# [TEXTAUSZUG]
Herne. Aus Furcht vor einem Gasmangel hat die evangelische Kirche in Herne Wärmestuben eingerichtet. Warum sie vor allem menschliche Wärme bieten.

Als Russlands Präsident Wladimir Putin im Zuge seines Überfalls auf die Ukraine den Gastransport nach Deutschland kappte, machte sich Angst breit - Angst vor kalten Wohnungen, in denen Menschen frieren und sich nur notdürftig mit Decken wärmen. Manche Städte bereiteten sogenannte Wärmeinseln vor. In Herne entschloss sich die evangelische Kirche, Wärmestuben einzurichten. Die Herner WAZ-Redaktion hat eine dieser Stuben besucht.

# [DATEN]
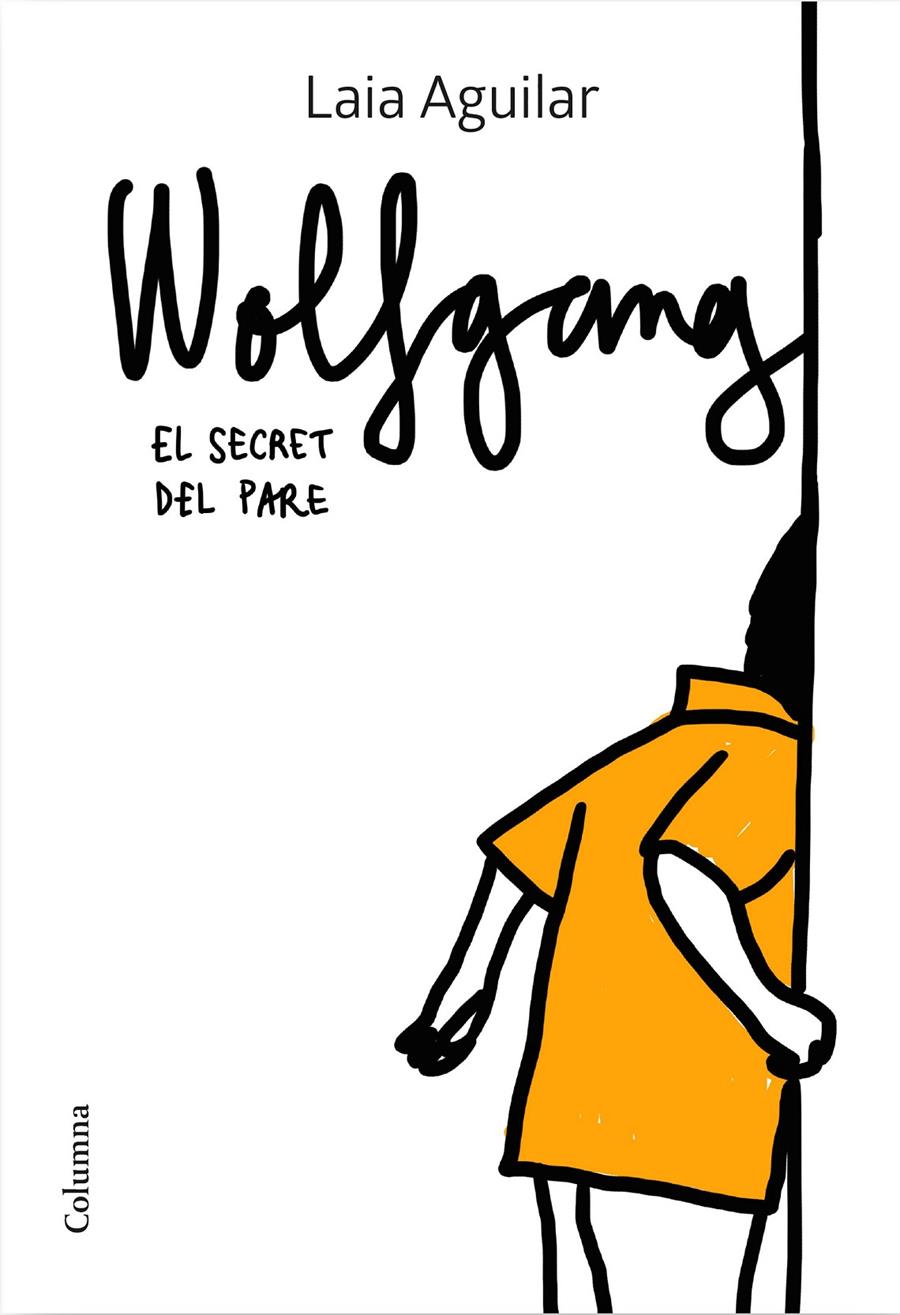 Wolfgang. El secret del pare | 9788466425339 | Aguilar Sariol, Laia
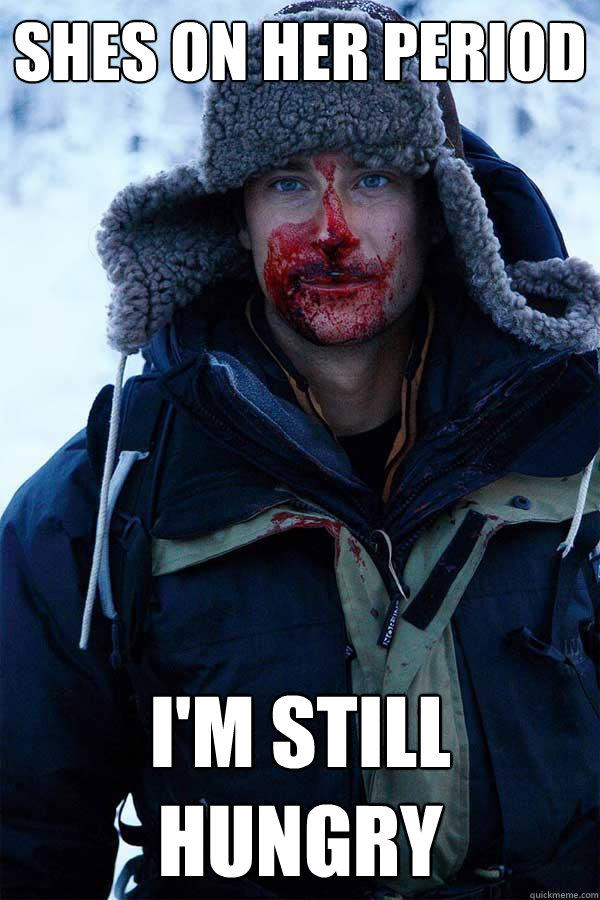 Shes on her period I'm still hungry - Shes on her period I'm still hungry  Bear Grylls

# [ÜBUNGEN]
a) Was hat die evangelische Kirche in Herne laut dem Textauszug eingerichtet?
b) Schreib den Abschnitt des Textauszugs, beginnend bei „Als Russlands Präsident“ und endend bei „dieser Stuben besucht.“, noch einmal ab und ersetze darin „Wärmestuben“ durch „Wärmeräume“.
Die Daten haben keinen Bezug zum Textauszug.

# [LÖSUNGEN]
a) Wärmestuben.

b)
Als Russlands Präsident Wladimir Putin im Zuge seines Überfalls auf die Ukraine den Gastransport nach Deutschland kappte, machte sich Angst breit - Angst vor kalten Wohnungen, in denen Menschen frieren und sich nur notdürftig mit Decken wärmen. Manche Städte bereiteten sogenannte Wärmeinseln vor. In Herne entschloss sich die evangelische Kirche, Wärmeräume einzurichten. Die Herner WAZ-Redaktion hat eine dieser Stuben besucht.